Output the data below exactly. Leave nothing out.
--*--
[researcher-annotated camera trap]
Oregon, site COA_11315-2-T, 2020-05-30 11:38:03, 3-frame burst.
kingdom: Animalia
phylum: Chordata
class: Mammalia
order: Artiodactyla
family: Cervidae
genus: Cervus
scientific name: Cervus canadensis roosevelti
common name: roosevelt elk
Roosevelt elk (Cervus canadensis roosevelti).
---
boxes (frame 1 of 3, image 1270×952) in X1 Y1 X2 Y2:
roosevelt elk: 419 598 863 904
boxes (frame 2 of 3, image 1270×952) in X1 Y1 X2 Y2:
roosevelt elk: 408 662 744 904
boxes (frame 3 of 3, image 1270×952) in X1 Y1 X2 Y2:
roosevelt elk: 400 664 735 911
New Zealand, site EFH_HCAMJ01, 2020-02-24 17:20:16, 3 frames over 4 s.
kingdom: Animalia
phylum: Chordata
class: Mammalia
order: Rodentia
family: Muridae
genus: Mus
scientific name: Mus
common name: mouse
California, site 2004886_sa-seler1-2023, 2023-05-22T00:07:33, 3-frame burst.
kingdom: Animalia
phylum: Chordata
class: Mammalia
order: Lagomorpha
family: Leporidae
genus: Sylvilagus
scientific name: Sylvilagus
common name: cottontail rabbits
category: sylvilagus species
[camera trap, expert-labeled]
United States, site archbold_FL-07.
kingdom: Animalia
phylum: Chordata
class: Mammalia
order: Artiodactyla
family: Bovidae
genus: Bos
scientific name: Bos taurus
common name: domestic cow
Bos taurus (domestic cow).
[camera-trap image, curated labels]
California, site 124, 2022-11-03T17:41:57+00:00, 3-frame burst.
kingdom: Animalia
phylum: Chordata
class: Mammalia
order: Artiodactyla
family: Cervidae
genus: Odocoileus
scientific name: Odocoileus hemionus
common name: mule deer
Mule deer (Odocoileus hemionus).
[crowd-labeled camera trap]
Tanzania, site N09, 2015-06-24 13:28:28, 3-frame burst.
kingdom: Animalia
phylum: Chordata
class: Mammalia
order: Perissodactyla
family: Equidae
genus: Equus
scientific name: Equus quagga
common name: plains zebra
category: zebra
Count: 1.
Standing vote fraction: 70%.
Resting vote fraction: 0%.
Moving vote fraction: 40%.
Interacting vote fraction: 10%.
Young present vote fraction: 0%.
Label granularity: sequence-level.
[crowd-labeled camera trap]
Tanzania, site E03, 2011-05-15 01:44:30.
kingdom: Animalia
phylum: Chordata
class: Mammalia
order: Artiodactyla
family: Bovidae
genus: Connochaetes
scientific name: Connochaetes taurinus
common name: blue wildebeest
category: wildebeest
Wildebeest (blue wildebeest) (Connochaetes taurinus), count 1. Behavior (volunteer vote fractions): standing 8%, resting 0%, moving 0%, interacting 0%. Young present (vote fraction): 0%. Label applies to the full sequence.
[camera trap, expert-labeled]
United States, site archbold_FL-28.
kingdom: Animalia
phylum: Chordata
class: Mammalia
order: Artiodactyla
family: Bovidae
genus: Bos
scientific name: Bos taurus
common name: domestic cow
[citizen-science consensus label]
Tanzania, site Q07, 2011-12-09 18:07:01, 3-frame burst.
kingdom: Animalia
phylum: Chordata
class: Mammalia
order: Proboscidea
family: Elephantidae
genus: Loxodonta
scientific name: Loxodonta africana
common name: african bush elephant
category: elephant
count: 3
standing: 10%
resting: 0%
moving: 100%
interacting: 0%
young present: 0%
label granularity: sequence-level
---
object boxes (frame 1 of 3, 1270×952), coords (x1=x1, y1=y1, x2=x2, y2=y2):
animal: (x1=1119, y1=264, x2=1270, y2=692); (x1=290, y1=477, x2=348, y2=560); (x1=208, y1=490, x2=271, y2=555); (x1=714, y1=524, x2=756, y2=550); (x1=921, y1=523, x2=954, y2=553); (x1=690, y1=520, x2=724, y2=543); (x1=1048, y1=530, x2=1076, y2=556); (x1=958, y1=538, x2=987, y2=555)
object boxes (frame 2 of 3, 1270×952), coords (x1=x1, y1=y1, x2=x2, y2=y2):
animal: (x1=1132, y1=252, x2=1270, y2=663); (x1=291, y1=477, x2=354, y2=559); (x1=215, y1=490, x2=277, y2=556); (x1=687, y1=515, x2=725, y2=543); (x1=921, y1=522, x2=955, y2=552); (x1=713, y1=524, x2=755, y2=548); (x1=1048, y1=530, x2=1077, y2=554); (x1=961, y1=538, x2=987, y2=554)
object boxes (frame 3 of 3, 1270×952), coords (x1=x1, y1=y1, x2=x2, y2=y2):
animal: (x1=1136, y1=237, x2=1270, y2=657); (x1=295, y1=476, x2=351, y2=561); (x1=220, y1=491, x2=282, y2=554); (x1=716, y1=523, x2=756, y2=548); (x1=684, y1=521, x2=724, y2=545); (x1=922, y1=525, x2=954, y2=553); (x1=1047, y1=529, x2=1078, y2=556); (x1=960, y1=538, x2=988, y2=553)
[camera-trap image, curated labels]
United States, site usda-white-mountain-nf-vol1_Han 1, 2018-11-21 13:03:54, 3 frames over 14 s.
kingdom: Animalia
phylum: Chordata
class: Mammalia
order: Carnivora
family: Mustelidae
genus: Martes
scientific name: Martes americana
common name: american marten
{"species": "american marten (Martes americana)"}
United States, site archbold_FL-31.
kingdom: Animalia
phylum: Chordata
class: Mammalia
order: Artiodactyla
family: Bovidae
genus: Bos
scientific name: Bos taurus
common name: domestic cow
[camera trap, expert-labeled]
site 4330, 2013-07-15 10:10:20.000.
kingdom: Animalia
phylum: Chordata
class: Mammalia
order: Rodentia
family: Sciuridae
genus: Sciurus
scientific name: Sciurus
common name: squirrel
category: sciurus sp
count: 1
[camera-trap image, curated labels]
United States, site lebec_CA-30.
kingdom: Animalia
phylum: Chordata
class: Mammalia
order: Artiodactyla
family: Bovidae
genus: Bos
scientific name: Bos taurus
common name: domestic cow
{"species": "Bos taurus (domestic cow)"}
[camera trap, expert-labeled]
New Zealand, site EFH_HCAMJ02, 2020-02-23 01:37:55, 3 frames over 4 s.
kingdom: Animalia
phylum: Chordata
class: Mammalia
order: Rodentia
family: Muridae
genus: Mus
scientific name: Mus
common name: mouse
--*--
- SOLUTION
[researcher-annotated camera trap]
Oregon, site COA_11315-2-T, 2020-05-30 11:38:03, 3-frame burst.
kingdom: Animalia
phylum: Chordata
class: Mammalia
order: Artiodactyla
family: Cervidae
genus: Cervus
scientific name: Cervus canadensis roosevelti
common name: roosevelt elk
Roosevelt elk (Cervus canadensis roosevelti).
---
boxes (frame 1 of 3, image 1270×952) in X1 Y1 X2 Y2:
roosevelt elk: 419 598 863 904
boxes (frame 2 of 3, image 1270×952) in X1 Y1 X2 Y2:
roosevelt elk: 408 662 744 904
boxes (frame 3 of 3, image 1270×952) in X1 Y1 X2 Y2:
roosevelt elk: 400 664 735 911
New Zealand, site EFH_HCAMJ01, 2020-02-24 17:20:16, 3 frames over 4 s.
kingdom: Animalia
phylum: Chordata
class: Mammalia
order: Rodentia
family: Muridae
genus: Mus
scientific name: Mus
common name: mouse
California, site 2004886_sa-seler1-2023, 2023-05-22T00:07:33, 3-frame burst.
kingdom: Animalia
phylum: Chordata
class: Mammalia
order: Lagomorpha
family: Leporidae
genus: Sylvilagus
scientific name: Sylvilagus
common name: cottontail rabbits
category: sylvilagus species
[camera trap, expert-labeled]
United States, site archbold_FL-07.
kingdom: Animalia
phylum: Chordata
class: Mammalia
order: Artiodactyla
family: Bovidae
genus: Bos
scientific name: Bos taurus
common name: domestic cow
Bos taurus (domestic cow).
[camera-trap image, curated labels]
California, site 124, 2022-11-03T17:41:57+00:00, 3-frame burst.
kingdom: Animalia
phylum: Chordata
class: Mammalia
order: Artiodactyla
family: Cervidae
genus: Odocoileus
scientific name: Odocoileus hemionus
common name: mule deer
Mule deer (Odocoileus hemionus).
[crowd-labeled camera trap]
Tanzania, site N09, 2015-06-24 13:28:28, 3-frame burst.
kingdom: Animalia
phylum: Chordata
class: Mammalia
order: Perissodactyla
family: Equidae
genus: Equus
scientific name: Equus quagga
common name: plains zebra
category: zebra
Count: 1.
Standing vote fraction: 70%.
Resting vote fraction: 0%.
Moving vote fraction: 40%.
Interacting vote fraction: 10%.
Young present vote fraction: 0%.
Label granularity: sequence-level.
[crowd-labeled camera trap]
Tanzania, site E03, 2011-05-15 01:44:30.
kingdom: Animalia
phylum: Chordata
class: Mammalia
order: Artiodactyla
family: Bovidae
genus: Connochaetes
scientific name: Connochaetes taurinus
common name: blue wildebeest
category: wildebeest
Wildebeest (blue wildebeest) (Connochaetes taurinus), count 1. Behavior (volunteer vote fractions): standing 8%, resting 0%, moving 0%, interacting 0%. Young present (vote fraction): 0%. Label applies to the full sequence.
[camera trap, expert-labeled]
United States, site archbold_FL-28.
kingdom: Animalia
phylum: Chordata
class: Mammalia
order: Artiodactyla
family: Bovidae
genus: Bos
scientific name: Bos taurus
common name: domestic cow
[citizen-science consensus label]
Tanzania, site Q07, 2011-12-09 18:07:01, 3-frame burst.
kingdom: Animalia
phylum: Chordata
class: Mammalia
order: Proboscidea
family: Elephantidae
genus: Loxodonta
scientific name: Loxodonta africana
common name: african bush elephant
category: elephant
count: 3
standing: 10%
resting: 0%
moving: 100%
interacting: 0%
young present: 0%
label granularity: sequence-level
---
object boxes (frame 1 of 3, 1270×952), coords (x1=x1, y1=y1, x2=x2, y2=y2):
animal: (x1=1119, y1=264, x2=1270, y2=692); (x1=290, y1=477, x2=348, y2=560); (x1=208, y1=490, x2=271, y2=555); (x1=714, y1=524, x2=756, y2=550); (x1=921, y1=523, x2=954, y2=553); (x1=690, y1=520, x2=724, y2=543); (x1=1048, y1=530, x2=1076, y2=556); (x1=958, y1=538, x2=987, y2=555)
object boxes (frame 2 of 3, 1270×952), coords (x1=x1, y1=y1, x2=x2, y2=y2):
animal: (x1=1132, y1=252, x2=1270, y2=663); (x1=291, y1=477, x2=354, y2=559); (x1=215, y1=490, x2=277, y2=556); (x1=687, y1=515, x2=725, y2=543); (x1=921, y1=522, x2=955, y2=552); (x1=713, y1=524, x2=755, y2=548); (x1=1048, y1=530, x2=1077, y2=554); (x1=961, y1=538, x2=987, y2=554)
object boxes (frame 3 of 3, 1270×952), coords (x1=x1, y1=y1, x2=x2, y2=y2):
animal: (x1=1136, y1=237, x2=1270, y2=657); (x1=295, y1=476, x2=351, y2=561); (x1=220, y1=491, x2=282, y2=554); (x1=716, y1=523, x2=756, y2=548); (x1=684, y1=521, x2=724, y2=545); (x1=922, y1=525, x2=954, y2=553); (x1=1047, y1=529, x2=1078, y2=556); (x1=960, y1=538, x2=988, y2=553)
[camera-trap image, curated labels]
United States, site usda-white-mountain-nf-vol1_Han 1, 2018-11-21 13:03:54, 3 frames over 14 s.
kingdom: Animalia
phylum: Chordata
class: Mammalia
order: Carnivora
family: Mustelidae
genus: Martes
scientific name: Martes americana
common name: american marten
{"species": "american marten (Martes americana)"}
United States, site archbold_FL-31.
kingdom: Animalia
phylum: Chordata
class: Mammalia
order: Artiodactyla
family: Bovidae
genus: Bos
scientific name: Bos taurus
common name: domestic cow
[camera trap, expert-labeled]
site 4330, 2013-07-15 10:10:20.000.
kingdom: Animalia
phylum: Chordata
class: Mammalia
order: Rodentia
family: Sciuridae
genus: Sciurus
scientific name: Sciurus
common name: squirrel
category: sciurus sp
count: 1
[camera-trap image, curated labels]
United States, site lebec_CA-30.
kingdom: Animalia
phylum: Chordata
class: Mammalia
order: Artiodactyla
family: Bovidae
genus: Bos
scientific name: Bos taurus
common name: domestic cow
{"species": "Bos taurus (domestic cow)"}
[camera trap, expert-labeled]
New Zealand, site EFH_HCAMJ02, 2020-02-23 01:37:55, 3 frames over 4 s.
kingdom: Animalia
phylum: Chordata
class: Mammalia
order: Rodentia
family: Muridae
genus: Mus
scientific name: Mus
common name: mouse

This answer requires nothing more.